The following article, written by Humanitas360 Institute president Patrícia Villela Marino and Instituto Escolhas executive director Sergio Leitão, was originally published in the newspaper O Globo on April 5.

Every Day Can Be Agribusiness Day

By Patrícia Villela Marino and Sergio Leitão

Brazilian agribusiness has plenty to celebrate every day: the country has been the world’s largest soybean producer since 2019, agriculture accounts for nearly half of all exports, and feeds hundreds of millions of people across dozens of countries. Without exaggeration, Brazil’s farmland is one of the most powerful engines of the global economy. But every engine needs maintenance — and ours is showing signs of wear.

Recent data from Instituto Escolhas shows that soy’s dominance has been sustained more by increased use of chemical inputs than by real productivity gains. In 1993, one kilogram of pesticide yielded 23 bags of soybeans; by 2023, that figure had fallen to just seven. The same pattern holds for fertilizers: one metric ton yielded 517 bags in 1993, compared to 333 in 2022. Production costs have risen in lockstep: in 2013, farmers needed 11 bags per hectare to cover spending on seeds, pesticides, and fertilizers; by 2023, that number had jumped to 23. No one questions agribusiness’s success. But there is reason for concern: the current model is quietly eroding the income of those who produce the most, harvest after harvest.

Where do alternatives come in? One of the least-discussed options in Brazil — yet highly promising elsewhere — is industrial Hemp. According to international estimates, Hemp moves between $5 billion and $7 billion globally, with projected annual growth of 16% to 24% over the next decade. More than 60 countries have already regulated its cultivation: Canada, China, the United States, France, Colombia, Paraguay, Uruguay… The list is long, and Brazil is not on it.

What makes Hemp especially attractive to Brazilian farmers are its concrete agronomic benefits. Rotated with soybeans, corn, and wheat, Hemp boosts the following season’s productivity by 10% to 20% by regenerating soil and breaking pest cycles. It requires few pesticides, uses roughly 75% less water than cotton to produce the same amount of fiber, and captures carbon at levels comparable to a growing forest.

France, Europe’s largest Hemp producer, illustrates this potential well. With just 21% of the world’s cultivated Hemp area, it accounts for 47% of global Hemp fiber production — achieved without pesticides and with strong participation from local cooperatives.

Exercise directions: Could you continue the opinion piece on Brazilian agribusiness and industrial Hemp, starting right after its paragraph about France?

Data section:

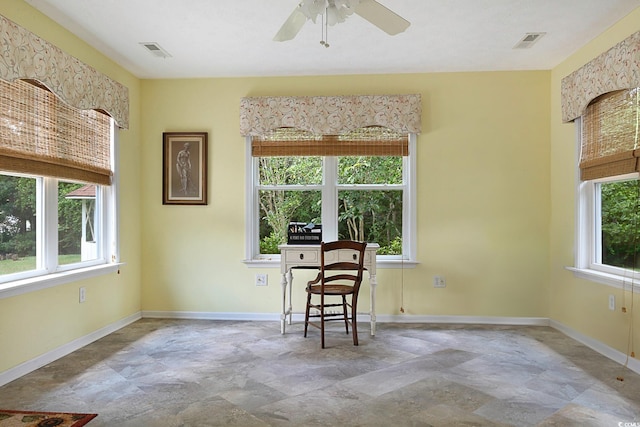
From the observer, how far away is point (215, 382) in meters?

Exercise response:
Yes, in Brazil Hemp carries the burden of being mistakenly associated with psychoactive cannabis. But the UN’s Single Convention on Narcotic Drugs itself distinguishes industrial cultivation — for fiber and seeds — from psychoactive use. In 2024, Brazil’s Superior Court of Justice ordered health regulator Anvisa to regulate the cultivation of medicinal cannabis with up to 0.3% THC, the same threshold that defines industrial Hemp worldwide. In January 2026, Anvisa complied and approved five resolutions authorizing regulated cultivation in the country.

It is a first step. But full industrial use — for fiber, seeds, and derivatives — still requires its own regulatory framework. Relevant bills are currently moving through both the Chamber of Deputies and the Senate. The question is no longer whether Brazil will regulate Hemp, but when — and whether it will act in time to avoid missing a competitive window that dozens of countries are already seizing.

Soybeans, which occupy 47.5% of Brazil’s cultivated land, do not need competitors. They need partners. Industrial Hemp is a complementary crop that strengthens soil, reduces input costs, and opens markets across sectors as diverse as construction, textiles, food, bioplastics, and cosmetics. It can be part of an innovation agenda that directly benefits farmers.

Every day can be agribusiness day. But let it be an agribusiness that is increasingly diversified, more sustainable, and full of more options — for those who produce and for those who consume. Brazil has the soil, the climate, the agricultural tradition, and the scale to lead this frontier. What remains is the decision to open the gate.

Patrícia Villela Marino is a lawyer and president of the Humanitas360 Institute. Sergio Leitão is a lawyer and executive director of Instituto Escolhas.